↓

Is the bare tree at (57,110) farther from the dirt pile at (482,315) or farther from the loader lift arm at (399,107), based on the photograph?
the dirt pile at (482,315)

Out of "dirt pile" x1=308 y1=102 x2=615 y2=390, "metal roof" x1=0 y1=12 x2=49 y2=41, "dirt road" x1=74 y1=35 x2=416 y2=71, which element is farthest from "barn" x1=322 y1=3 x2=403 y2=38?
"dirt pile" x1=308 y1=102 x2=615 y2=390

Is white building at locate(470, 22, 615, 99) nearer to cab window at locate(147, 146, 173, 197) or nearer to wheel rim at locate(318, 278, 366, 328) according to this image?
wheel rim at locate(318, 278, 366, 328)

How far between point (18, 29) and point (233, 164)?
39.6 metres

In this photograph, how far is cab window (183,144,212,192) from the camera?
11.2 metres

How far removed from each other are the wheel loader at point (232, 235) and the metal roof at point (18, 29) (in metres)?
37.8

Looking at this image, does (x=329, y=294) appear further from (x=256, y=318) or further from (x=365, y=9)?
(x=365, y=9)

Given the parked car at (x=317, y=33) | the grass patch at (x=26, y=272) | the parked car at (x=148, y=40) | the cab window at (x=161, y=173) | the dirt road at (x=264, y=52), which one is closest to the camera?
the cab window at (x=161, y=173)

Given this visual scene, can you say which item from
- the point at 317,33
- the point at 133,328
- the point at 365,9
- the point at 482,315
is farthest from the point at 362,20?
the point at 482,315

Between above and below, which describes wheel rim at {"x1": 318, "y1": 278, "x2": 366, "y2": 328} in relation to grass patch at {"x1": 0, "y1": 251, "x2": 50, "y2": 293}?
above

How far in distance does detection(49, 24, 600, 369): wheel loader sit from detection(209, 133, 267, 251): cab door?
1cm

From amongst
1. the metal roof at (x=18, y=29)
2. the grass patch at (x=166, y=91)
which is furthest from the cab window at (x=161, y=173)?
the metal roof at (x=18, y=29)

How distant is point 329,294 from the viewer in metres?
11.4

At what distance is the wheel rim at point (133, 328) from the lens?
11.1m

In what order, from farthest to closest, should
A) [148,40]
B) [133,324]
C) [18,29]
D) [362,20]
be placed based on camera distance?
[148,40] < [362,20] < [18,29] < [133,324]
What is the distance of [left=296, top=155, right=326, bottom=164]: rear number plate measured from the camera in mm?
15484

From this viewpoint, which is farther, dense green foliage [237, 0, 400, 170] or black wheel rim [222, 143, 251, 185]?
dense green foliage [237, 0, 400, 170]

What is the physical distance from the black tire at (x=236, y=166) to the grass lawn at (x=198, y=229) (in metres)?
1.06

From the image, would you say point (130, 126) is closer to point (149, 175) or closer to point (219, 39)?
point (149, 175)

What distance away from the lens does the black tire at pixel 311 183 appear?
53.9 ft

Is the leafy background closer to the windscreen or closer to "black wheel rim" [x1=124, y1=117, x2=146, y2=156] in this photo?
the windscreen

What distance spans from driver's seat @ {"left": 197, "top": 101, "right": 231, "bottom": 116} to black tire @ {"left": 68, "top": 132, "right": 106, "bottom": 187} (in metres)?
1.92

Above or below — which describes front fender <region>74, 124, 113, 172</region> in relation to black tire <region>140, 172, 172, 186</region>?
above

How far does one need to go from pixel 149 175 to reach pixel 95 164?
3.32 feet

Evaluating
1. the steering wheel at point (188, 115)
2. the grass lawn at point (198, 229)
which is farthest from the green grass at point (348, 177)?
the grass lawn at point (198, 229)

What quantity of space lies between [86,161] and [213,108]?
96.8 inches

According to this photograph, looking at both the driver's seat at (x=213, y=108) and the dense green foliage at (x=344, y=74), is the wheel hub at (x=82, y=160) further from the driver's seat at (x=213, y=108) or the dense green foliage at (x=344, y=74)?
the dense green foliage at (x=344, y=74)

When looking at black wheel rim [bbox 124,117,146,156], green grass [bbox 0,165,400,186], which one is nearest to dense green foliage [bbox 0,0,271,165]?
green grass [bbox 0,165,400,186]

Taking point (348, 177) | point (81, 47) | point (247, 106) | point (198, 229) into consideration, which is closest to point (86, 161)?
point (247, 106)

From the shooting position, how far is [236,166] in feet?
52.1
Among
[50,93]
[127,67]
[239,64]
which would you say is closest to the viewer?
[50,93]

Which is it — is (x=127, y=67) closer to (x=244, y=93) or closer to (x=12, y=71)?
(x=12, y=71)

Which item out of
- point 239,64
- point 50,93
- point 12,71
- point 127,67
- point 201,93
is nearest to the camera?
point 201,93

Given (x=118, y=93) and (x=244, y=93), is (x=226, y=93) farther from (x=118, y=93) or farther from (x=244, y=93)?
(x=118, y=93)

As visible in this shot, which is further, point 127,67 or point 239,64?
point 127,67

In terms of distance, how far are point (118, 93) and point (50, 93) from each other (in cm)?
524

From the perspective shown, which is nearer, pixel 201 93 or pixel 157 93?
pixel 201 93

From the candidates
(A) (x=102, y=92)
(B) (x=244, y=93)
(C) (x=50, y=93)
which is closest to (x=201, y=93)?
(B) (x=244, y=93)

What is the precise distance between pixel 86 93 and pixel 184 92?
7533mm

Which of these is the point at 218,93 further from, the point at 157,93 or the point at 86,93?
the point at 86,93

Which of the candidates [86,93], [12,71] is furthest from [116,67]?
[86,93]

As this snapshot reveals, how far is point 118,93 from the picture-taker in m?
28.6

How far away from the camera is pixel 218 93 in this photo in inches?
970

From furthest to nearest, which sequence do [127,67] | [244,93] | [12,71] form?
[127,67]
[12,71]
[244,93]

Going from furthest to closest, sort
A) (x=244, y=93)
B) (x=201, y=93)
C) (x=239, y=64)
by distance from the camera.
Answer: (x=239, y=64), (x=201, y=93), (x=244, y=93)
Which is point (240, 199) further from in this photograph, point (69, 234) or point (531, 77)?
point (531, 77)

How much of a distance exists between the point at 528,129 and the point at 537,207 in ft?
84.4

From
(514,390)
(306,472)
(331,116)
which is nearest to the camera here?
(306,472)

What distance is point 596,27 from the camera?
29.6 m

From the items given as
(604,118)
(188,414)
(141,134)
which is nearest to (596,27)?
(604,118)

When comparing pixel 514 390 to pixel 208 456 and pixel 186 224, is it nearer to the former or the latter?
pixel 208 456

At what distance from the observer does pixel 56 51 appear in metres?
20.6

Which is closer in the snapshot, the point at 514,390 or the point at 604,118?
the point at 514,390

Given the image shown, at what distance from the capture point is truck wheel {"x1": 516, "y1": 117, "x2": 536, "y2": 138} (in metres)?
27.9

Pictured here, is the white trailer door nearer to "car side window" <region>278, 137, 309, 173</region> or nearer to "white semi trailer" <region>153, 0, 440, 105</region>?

↑

List every line above that contains the word "inches".

96.8 inches
How far away from the camera is pixel 218 93 in this photo in inches?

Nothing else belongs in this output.